Title:Spectrometric, Thermodynamic, pH Metric and Viscometric Studies on the Binding of TEALS as Surfactant with Albumin as Biopolymer
VOLUME: 10 ISSUE: 1
Author(s):Shveta Acharya and Arun Kumar Sharma*
Affiliation:Department of Chemistry, Govt. College, Kota-324001, Rajasthan, Department of Chemistry, Govt. P.G. College, Jhalawar- 326001, Rajasthan
Keywords:Egg-protein, equilibrium dialysis, gibbs free energy, scatchard plots, surfactants, TEALS,
albumin, biopolymer.
Abstract:
Background: Since the interactions of small anions with protein are very important
in their transportation and distribution processes in biological systems, it is helpful
to study these interactions to understand the nature of the transportation and distribution
processes. Therefore, it is aimed to study the interaction of albumin with surfactant molecule
by different physical methods.
Objective: Present work attempts to work on assessing the structure, characterization of the
surfactants as TEALS (tri-ethanalamine lauryl sulphate) binding sites, with albumin involved
in various process of living being are discussed.

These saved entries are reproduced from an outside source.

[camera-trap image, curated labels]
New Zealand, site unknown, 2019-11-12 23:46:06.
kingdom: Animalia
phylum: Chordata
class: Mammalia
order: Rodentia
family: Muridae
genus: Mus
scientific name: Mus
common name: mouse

Methods: The binding of surfactant TEALS to egg protein has been studied at different pH
values and temperatures by spectrophotometric and equilibrium dialysis methods. The
binding data were found to be pH and temperature dependent. The binding data studied by
the absorbance method, were found approximately identical with those obtained from the
equilibrium dialysis method.
Results: The association constants and the number of binding sites were calculated from
Scatchard plots and found to be at maximum at lower pH and at lower temperature. The
free energy of the combining sites was lowest at higher pH and highest at low pH. Therefore,
a lower temperature and a lower pH offered more sites in the protein molecule for interaction
with surfactant. The ΔG (free energies of aggregation) associated with the binding
interaction of the surfactants and protein were calculated. The negative values of the
ΔG confirm the feasibility of interaction between the surfactant and protein. All the observations
recorded in this paper indicate that the TEALS has a good affinity of binding with
egg protein and the number of binding sites is dependent on various physical and chemical
factors.
Conclusion: On the basis of the results of the experiments which were conducted to examine
the interaction between anionic surfactant and protein by measuring the various parameters
of the solutions, it is concluded that the interaction of surfactant and protein gives an
idea of fundamental understanding of the structure of surfactant-protein complex and their
practical applications in every field.